ABD idaresi, İran ile yapılan nükleer muahede kapsamında BMGK tarafından kaldırılan yaptırımları yine yürürlüğe soktuğunu açıklamıştı.
ABD Dışişleri Bakanı Mike Pompeo, İran’ın nükleer muahedede belirtilen yükümlülüklere uymadığını savunarak, “Gösterilen ödünler tarih boyunca bu üzere rejimleri güçlendirmiştir.” tabirlerini kullanmıştı.
Pompeo, BMGK’nın 1696, 1737, 1747, 1803, 1835 ve 1929 sayılı kararlarında geçen tüm yaptırımları uygulayacaklarını kaydetmişti.

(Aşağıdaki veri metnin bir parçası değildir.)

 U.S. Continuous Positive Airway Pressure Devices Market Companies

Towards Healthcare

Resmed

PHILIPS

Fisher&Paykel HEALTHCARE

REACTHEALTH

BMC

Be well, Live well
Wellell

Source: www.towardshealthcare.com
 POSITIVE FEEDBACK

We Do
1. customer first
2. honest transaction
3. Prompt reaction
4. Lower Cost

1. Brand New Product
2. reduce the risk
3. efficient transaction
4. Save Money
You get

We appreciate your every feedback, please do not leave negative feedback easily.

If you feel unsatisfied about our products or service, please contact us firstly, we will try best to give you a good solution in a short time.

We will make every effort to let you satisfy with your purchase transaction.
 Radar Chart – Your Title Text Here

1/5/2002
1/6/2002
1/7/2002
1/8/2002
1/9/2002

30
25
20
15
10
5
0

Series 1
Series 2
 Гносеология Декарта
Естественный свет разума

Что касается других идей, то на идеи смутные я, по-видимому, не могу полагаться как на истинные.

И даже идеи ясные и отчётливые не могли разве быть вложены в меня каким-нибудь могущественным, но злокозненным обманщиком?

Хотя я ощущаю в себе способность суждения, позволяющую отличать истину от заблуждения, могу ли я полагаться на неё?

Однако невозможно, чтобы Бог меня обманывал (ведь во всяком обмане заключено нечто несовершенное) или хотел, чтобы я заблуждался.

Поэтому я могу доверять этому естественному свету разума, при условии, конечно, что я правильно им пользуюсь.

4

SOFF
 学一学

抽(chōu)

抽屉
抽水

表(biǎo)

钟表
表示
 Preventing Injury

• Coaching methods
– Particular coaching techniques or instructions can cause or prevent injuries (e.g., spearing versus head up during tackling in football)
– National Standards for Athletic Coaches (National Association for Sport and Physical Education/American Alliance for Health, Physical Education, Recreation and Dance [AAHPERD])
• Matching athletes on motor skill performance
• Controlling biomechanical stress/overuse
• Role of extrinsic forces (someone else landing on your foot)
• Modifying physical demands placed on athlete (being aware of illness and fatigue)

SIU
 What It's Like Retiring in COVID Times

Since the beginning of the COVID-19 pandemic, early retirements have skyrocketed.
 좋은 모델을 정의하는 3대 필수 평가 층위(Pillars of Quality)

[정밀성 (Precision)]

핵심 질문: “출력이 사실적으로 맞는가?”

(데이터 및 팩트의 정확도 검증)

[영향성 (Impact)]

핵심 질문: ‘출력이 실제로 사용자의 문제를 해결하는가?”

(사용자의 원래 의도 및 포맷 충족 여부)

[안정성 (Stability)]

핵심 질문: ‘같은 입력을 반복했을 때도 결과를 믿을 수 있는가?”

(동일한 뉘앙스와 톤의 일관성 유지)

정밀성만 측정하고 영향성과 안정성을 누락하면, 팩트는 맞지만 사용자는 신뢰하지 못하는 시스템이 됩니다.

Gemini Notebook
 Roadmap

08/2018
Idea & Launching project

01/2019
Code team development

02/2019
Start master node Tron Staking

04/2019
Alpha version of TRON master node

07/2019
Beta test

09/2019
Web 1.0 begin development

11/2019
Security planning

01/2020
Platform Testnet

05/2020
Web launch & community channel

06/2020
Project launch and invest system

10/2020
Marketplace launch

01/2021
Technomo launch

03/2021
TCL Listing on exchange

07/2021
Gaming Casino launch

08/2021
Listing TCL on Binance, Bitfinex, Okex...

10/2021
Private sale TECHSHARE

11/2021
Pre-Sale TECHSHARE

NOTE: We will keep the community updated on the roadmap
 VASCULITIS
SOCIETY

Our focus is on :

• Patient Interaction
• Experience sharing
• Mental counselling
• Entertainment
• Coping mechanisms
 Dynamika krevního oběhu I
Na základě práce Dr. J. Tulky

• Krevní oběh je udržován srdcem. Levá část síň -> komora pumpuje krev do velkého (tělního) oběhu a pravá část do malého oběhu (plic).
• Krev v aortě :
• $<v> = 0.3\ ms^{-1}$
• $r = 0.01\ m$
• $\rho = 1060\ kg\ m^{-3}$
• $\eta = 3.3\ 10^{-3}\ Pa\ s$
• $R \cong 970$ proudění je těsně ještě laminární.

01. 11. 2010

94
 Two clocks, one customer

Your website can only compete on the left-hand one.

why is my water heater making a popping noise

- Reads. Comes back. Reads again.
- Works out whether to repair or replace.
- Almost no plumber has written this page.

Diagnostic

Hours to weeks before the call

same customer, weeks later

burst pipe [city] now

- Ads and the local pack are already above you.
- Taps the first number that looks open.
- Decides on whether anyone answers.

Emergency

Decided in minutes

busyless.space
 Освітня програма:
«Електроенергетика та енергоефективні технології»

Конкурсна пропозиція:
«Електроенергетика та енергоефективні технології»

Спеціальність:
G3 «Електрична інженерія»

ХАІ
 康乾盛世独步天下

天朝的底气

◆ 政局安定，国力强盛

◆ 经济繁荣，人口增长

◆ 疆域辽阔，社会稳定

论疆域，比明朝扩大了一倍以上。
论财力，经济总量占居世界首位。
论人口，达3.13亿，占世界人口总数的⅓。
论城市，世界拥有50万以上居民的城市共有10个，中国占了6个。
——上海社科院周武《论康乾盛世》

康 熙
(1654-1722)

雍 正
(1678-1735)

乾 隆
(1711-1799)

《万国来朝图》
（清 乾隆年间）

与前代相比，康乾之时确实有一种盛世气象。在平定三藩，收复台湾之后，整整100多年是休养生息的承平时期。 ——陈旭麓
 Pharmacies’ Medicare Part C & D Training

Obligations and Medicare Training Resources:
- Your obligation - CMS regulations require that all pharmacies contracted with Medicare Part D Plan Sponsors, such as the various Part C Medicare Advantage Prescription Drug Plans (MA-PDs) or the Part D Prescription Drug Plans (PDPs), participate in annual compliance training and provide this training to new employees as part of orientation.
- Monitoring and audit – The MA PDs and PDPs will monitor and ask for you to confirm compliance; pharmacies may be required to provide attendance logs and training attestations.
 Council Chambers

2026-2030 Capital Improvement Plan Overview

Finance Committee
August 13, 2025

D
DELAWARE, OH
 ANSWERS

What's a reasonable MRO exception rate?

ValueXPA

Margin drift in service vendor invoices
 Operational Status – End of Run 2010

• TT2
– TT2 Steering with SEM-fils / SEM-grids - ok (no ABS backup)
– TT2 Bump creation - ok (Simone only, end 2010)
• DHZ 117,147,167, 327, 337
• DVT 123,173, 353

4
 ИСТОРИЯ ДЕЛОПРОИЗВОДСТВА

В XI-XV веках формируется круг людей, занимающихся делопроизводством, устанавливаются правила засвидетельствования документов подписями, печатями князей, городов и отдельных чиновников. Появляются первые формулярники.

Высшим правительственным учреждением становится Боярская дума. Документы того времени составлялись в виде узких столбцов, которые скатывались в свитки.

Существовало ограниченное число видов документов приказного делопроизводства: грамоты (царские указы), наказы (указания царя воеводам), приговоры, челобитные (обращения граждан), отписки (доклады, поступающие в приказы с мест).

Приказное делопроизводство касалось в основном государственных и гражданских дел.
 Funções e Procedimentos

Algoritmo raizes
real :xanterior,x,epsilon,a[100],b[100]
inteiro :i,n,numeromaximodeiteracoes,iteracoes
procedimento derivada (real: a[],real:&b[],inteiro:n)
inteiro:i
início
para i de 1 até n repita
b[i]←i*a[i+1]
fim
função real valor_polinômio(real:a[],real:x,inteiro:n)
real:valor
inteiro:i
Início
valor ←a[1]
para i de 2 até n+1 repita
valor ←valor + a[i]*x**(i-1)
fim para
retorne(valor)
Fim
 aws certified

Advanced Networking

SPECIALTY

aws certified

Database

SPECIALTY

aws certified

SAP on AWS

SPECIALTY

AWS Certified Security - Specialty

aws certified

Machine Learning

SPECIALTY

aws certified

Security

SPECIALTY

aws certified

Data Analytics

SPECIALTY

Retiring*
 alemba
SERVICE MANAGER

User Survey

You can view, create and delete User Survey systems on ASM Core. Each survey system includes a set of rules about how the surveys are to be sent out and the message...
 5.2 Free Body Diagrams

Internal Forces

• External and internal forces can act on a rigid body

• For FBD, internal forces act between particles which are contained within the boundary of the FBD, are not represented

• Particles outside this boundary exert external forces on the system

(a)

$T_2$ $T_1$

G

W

ABD daha evvel İran’ın, nükleer mutabakatta belirtilen uranyum stokunun 10 kat üzerine çıktığını ileri sürmüş, BMGK’yi de “buna göz yummakla” suçlamıştı lakin nükleer mutabakatın öbür tarafları müzakere yolunu seçmişti.
ABD muahededen çekilmişti
Nükleer muahede, İran’ın nükleer faaliyetlerinin denetlenmesi ve düzenlenmesi, bunun karşılığında yaptırımların kaldırılması gayesiyle Birleşmiş Milletler Güvenlik Kurulu’nun (BMGK) daimi üyeleri ABD, İngiltere, Fransa, Rusya ve Çin’in yanı sıra Almanya ve AB ile İran ortasında 2015’te imzalanmıştı.
ABD Lideri Donald Trump’ın idareye gelmesiyle Washington mutabakattan çekilmiş ve İran’a tekrar yaptırım uygulamaya başlamıştı. Mutabakatın başka taraflarından Washington’u durdurmasını isteyen lakin bunda başarılı olamayan İran, Temmuz 2019’da nükleer muahedenin birtakım unsurlarını, 5 Ocak’ta da mutabakattan kaynaklanan tüm taahhütleri askıya aldığını açıklamıştı.
ABD, BMGK’nın İran’a 13 yıldır uyguladığı ve 18 Ekim’de sona erecek silah ambargosunu yenilemek istiyor. Bu gayreti geçen ay başarısızlıkla sonuçlanan ABD, İran’ın nükleer mutabakat kapsamındaki taahhütlerini askıya almasını münasebet göstererek kurulun 2231 sayılı kararı ile kaldırılan tüm yaptırımların tekrar uygulanmasına imkan tanıyan mekanizmayı hayata geçireceği tehdidinde bulunmuştu.
İran ile birlikte muahedenin taraflarından AB, Rusya ve Çin ise ABD’nin İran ile yapılan nükleer mutabakattan 2018’de çekildiğini ve mutabakata taraf olmayan bir ülkenin yaptırımların yine devreye sokulmasına imkan veren mekanizmayı hayata geçiremeyeceğini belirtiyor.